Honesty Is So Important!
Not only just because it is the right thing to do. Not being honest about horses can get people hurt.
It can also land horses in bad situations when they don’t live up to the new owner’s expectations. Obviously, there are some people that care about the horse, admit their mistake, and will take time to find the horse the best home possible.
Unfortunately, there are also people who will just take the first opportunity to get rid of the horse without any consideration of what might happen to them. This can land even the sweetest, nicest horses in bad places.
Horse Shopping Can Be Fun!
Let’s keep it that way and be honest about what we are selling.
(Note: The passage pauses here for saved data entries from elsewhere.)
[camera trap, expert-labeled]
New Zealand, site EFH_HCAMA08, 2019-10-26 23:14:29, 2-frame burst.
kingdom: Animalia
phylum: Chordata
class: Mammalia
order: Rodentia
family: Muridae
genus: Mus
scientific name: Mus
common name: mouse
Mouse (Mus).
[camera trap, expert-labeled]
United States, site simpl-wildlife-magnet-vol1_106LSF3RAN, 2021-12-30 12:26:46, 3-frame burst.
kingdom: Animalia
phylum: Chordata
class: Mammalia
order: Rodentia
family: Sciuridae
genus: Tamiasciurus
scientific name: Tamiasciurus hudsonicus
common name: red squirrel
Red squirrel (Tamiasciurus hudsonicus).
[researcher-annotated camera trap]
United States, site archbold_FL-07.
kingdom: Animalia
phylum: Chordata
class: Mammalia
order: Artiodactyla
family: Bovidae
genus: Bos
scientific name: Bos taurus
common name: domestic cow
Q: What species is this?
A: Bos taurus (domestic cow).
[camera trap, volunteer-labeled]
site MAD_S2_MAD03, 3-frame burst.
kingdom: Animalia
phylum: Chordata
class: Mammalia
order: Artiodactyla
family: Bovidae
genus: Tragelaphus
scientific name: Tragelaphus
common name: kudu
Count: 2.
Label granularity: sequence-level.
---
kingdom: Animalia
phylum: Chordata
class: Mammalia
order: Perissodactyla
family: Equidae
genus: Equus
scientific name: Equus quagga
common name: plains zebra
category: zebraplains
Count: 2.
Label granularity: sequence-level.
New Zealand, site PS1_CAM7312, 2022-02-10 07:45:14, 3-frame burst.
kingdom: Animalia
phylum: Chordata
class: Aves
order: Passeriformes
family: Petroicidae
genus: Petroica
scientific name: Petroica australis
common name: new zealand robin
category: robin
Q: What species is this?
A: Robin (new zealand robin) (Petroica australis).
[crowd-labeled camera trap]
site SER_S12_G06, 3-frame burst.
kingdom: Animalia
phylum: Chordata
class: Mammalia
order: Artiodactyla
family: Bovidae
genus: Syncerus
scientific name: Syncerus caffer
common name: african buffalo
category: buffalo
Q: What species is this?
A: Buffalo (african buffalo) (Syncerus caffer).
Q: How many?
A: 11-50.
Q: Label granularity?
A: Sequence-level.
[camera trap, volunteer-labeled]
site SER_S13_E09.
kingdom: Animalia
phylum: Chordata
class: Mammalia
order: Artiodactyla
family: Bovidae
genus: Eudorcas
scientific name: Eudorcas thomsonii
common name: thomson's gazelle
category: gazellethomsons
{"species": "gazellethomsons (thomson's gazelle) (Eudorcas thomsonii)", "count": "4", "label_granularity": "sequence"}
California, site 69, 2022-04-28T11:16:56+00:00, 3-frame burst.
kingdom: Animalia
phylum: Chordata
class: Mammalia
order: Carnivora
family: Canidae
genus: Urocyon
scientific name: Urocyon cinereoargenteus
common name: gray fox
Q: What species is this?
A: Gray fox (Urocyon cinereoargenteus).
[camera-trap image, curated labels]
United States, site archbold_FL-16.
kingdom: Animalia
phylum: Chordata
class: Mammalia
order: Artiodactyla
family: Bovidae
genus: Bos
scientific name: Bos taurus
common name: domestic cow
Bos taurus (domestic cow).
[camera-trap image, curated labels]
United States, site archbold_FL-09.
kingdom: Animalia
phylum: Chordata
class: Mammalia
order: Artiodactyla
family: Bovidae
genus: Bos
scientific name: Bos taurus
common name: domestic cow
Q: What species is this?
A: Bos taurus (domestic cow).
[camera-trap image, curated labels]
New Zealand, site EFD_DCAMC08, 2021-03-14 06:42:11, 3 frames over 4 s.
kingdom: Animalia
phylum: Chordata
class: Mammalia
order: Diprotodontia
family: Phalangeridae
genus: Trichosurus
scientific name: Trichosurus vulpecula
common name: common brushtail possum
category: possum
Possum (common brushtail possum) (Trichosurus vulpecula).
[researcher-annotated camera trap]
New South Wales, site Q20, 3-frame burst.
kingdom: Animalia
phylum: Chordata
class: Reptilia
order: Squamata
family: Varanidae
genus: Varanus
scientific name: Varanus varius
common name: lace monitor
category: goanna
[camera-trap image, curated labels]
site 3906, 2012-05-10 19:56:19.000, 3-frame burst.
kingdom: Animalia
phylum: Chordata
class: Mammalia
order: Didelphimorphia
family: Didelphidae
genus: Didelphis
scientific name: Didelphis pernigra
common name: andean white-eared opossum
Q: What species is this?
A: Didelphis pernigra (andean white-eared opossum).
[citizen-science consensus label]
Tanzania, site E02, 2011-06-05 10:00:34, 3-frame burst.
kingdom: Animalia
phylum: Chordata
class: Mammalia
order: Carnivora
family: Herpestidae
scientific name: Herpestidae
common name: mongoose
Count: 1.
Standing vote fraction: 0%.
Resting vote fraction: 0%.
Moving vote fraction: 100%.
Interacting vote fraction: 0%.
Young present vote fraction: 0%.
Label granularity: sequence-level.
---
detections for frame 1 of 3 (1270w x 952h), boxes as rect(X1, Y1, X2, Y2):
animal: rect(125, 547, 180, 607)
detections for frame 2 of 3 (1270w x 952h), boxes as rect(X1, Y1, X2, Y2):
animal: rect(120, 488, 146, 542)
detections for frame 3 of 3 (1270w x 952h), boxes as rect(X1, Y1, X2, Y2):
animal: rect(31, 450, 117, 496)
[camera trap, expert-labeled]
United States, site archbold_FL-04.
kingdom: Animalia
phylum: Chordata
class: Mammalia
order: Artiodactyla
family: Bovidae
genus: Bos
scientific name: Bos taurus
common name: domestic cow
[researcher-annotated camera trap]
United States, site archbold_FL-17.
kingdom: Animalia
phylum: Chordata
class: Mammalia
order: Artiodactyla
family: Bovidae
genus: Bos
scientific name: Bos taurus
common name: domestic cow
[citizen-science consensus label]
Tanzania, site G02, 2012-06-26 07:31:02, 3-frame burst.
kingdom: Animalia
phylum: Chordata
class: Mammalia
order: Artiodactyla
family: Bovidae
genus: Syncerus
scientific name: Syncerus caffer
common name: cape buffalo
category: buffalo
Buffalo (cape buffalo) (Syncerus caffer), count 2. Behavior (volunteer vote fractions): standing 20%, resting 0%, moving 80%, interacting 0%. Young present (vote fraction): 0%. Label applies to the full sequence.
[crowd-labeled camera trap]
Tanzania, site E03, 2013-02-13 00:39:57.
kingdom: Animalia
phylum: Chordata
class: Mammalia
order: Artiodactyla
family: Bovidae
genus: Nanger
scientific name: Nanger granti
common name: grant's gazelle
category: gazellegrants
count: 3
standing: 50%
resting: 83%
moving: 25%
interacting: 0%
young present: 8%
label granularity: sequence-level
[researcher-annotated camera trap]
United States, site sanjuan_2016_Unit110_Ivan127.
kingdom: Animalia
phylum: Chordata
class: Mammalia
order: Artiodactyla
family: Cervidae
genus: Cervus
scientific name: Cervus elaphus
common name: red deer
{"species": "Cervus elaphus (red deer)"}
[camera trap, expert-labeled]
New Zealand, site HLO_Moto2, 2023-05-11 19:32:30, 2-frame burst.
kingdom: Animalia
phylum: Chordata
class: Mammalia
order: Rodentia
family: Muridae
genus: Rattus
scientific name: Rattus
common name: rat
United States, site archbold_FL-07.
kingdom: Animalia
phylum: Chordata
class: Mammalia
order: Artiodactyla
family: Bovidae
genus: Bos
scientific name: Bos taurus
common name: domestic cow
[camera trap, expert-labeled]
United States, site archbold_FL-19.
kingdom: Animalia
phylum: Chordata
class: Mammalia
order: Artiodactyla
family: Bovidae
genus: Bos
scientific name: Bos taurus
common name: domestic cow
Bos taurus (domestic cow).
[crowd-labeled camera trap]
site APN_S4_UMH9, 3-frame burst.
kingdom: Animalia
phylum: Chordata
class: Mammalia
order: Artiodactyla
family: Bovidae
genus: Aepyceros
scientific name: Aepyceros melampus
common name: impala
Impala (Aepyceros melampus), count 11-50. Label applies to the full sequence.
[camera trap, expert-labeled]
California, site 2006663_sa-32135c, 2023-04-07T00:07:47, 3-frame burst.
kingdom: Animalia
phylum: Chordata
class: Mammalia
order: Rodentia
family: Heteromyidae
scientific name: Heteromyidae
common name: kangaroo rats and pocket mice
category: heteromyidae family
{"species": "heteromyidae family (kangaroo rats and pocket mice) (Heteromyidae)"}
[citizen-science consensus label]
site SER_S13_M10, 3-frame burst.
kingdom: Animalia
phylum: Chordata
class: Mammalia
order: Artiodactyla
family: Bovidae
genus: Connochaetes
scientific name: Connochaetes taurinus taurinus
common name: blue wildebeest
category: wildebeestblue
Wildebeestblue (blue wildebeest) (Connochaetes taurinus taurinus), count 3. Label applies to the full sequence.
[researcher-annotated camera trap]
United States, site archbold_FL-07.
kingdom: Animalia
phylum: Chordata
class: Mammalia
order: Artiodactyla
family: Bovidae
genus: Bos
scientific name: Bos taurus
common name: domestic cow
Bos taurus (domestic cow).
And those of us who are the buyers, be honest with yourself about your ability as well as your budget.
Tire kicking is rude. Don’t go and look at a horse if you are not ready or have no intention of buying. Come on, you know that would make you mad if someone wasted your time and said they aren’t in the market yet after you spent your time with them and your horse!!!!!
Sorry About The Rant!
Sometimes, we horse people just have to get it out of our system. This horse person just so happens to be a blogger too so that means other people are subjected to my ranting! I promise I won’t do it too often!